Give the records below as a JSON list of strings, one string per line, omitting blank lines.
- - -
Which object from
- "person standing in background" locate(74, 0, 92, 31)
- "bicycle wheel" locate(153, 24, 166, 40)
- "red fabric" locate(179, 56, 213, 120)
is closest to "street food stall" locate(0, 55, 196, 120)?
- - -
Exercise result:
[
  "Which object from",
  "- \"person standing in background\" locate(74, 0, 92, 31)",
  "- \"bicycle wheel\" locate(153, 24, 166, 40)",
  "- \"red fabric\" locate(179, 56, 213, 120)",
  "is closest to \"street food stall\" locate(0, 55, 196, 120)?"
]